Responding to Roberto Dini’s recent piece suggesting that all AI inventions are ab initio obvious because they are reproducible for an AI-enabled Person Of Ordinary Skill In The Art (POSITA), Krishna Jani and Tania Aithani explain how this understanding may not work owing to the heterogeneity and data-dependence of modern models. Krishna and Tania are fourth-year law students at the Institute of Law, Nirma University. They keenly follow and write on the evolving challenges at the nexus of technology and intellectual property.

Obvious to Whom?- Analysing Dini’s AI Dilemma
By Krishna Jani and Tania Aithani
The intersection of artificial intelligence and intellectual property law continues to generate complex legal challenges that demand careful scholarly attention. Roberto Dini’s recent editorial in the Journal of Intellectual Property, Law and Practice exemplifies this complexity. Rather than simply reiterating that AI lacks legal standing as a ‘person’ under current IP frameworks, Dini presents a more sophisticated challenge. He argues that even if the personhood barrier were eliminated, AI-generated inventions would fail to satisfy the non-obviousness requirement fundamental to patent law. He assumes that the advent of autonomous AI inventions would also necessitate replacing the established ‘person skilled in the art’ standard with an AI-equivalent benchmark for assessing novelty and obviousness. This substitution, Dini contends, would render all AI innovation obvious and thus unpatentable.

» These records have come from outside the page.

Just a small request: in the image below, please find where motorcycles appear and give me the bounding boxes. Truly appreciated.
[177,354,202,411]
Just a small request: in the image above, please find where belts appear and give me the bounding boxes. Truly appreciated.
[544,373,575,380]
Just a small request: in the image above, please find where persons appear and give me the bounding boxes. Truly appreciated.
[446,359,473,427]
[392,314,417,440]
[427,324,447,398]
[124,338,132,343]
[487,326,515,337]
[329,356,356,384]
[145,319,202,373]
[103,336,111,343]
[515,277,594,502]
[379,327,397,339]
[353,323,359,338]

In this article, we analyse the claims made by Dini and the principal assumptions on which they are founded. After the laying the arguments made in the editorial, we analyse the strength of their claims and the possible resolution of the questions raised in the discourse.
Is Everything Reproducible?
Dini’s October 2025 editorial argues that while an AI’s solution to a technical problem may seem non-obvious at first, it ultimately isn’t. The argument rests on two grounds. Firstly, an invention wholly developed by an AI must be judged for non-obviousness by an equally capable AI. This is necessary, Dini explains, because a human may find all of the model’s inventions non-obvious due to the ‘superior capabilities’ of an AI inventor. Secondly, now when an AI based POSITA addresses the technical problem—on which the AI inventor appears to have ‘innovated’—the AI POSITA ‘will find the same solution’ as the inventor due to ‘reproducibility’ of outcomes in computational systems.

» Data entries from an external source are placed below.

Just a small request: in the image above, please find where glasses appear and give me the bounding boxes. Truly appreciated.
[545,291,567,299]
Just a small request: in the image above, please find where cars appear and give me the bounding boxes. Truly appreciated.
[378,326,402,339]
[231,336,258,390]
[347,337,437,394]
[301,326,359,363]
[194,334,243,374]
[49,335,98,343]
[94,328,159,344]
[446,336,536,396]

Reproducibility, Dini contends, applies to AI models squarely, such that given the same technical problem and subject to the same ‘prior art’ the two models will produce the exact same invention. For AI merely ‘reshuffles’ prior art and lacks a genuine ‘flash of genius’ (sic). Dini founds his arguments on the edifice of an underlying ‘homogeneity’ between all AI models. This homogeneity is both internal and external, that is, in their algorithmic logic and in the manner in which the model is trained. However, this assumption is imprecise.

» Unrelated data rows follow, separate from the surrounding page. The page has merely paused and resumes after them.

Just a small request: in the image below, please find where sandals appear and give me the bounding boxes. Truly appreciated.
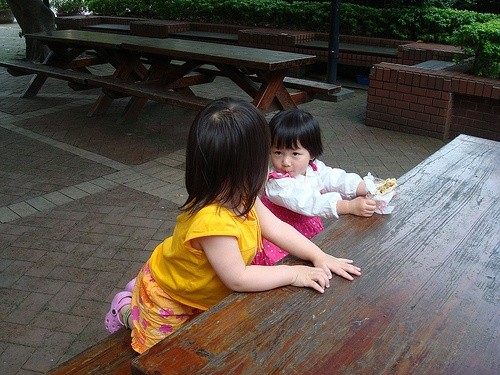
[105,277,137,334]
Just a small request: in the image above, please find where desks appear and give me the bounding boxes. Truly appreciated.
[132,133,500,375]
[20,29,318,121]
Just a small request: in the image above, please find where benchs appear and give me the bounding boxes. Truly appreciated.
[292,31,410,67]
[79,17,149,34]
[166,22,255,45]
[379,45,475,72]
[0,50,341,112]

Firstly, dozens of AI/ML approaches (Random Forests, Neural Networks, Gradient Boosting, etc.) are applied differently across diseases, datasets, and populations, yielding varied results. This diversity undermines the assumption of uniformity. AlphaGo cannot design novel proteins and AlphaProteo cannot play Go. The internal makings of each model are heterogeneous, non-substitutable and context dependent. For an AI POSITA to find a reproducible output, they will need to have the exact internal structure.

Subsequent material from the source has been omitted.